La coopération comme rempart à la toute-puissance dans l’Église : prévenir en favorisant une culture du conflit constructif (2/3)
Marie-Christine Carayol nous propose une série de trois articles sur le lien entre coopération et toute-puissance. Dans le premier article de la série, l’autrice proposait un état des lieux de la toute-puissance dans l’Église. Voici le deuxième volet.
« La présence de personnes en toute-puissance dit quelque chose à l’Église sur ses fonctionnements et ses dysfonctionnements, sur ses manières d’être au plan spirituel et ecclésial. L’exercice de la toute-puissance dans une communauté n’est pas seulement une affaire de relations défectueuses entre ces personnes ; la toute-puissance s’installe et croît dans un contexte qui l’a rendu possible. »

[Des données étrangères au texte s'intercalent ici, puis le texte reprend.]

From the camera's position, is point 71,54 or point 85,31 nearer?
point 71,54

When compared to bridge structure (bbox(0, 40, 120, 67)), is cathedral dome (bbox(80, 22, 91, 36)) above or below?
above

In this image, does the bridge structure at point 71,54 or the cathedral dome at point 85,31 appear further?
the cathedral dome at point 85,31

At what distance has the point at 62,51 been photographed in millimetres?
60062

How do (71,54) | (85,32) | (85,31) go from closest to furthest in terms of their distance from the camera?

Revenons à la place de l’illusion dans ces jeux destructeurs. Bonhœffer nous sensibilise longuement au fait que « toute image humaine illusoire, qui se trouve introduite dans la communauté chrétienne, empêche la communauté authentique et doit être brisée pour que la communauté chrétienne puisse vivre ».

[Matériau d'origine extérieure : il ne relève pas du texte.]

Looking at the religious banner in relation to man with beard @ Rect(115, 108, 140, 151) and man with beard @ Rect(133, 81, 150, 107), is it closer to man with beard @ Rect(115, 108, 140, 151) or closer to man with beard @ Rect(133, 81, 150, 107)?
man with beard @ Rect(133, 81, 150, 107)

Celui qui préfère son rêve d’une communauté humaine à la communauté chrétienne elle-même, celui-là devient le destructeur de toute communauté chrétienne, quels que soient l’honnêteté, le sérieux et le dévouement qu’il exprime personnellement dans ses intentions.
Les fantasmes et désirs de toute-puissance ne sont pas simplement issus de personnes mauvaises ou méchantes. Ce sont ces rêves encore bien actifs d’Église idéale qui les envahissent avec une telle force, que l’autre ne devient plus qu’un objet au service de leurs rêves et projections. Les victimes se retrouvent ainsi utilisées, manipulées, contrôlées, rejetées, exclues, ignorées, ou encore humiliées. Et malgré cela, si le rêve ne devient toujours pas réalité, ils développent une véritable frustration qui peut aussi mener à de l’agression.
« La théorie de la frustration-agression a été mise au point dans les années 1930 par John Dollard, Neal E. Miller et d’autres behavioristes. D’après cette théorie, l’agression naît de la frustration et toute frustration mène à l’agression : il y a donc une relation de causalité entre les deux. Lorsque des individus ou un groupe d’individus s’aperçoivent qu’on les empêche d’atteindre leur but, il y a de fortes chances que […]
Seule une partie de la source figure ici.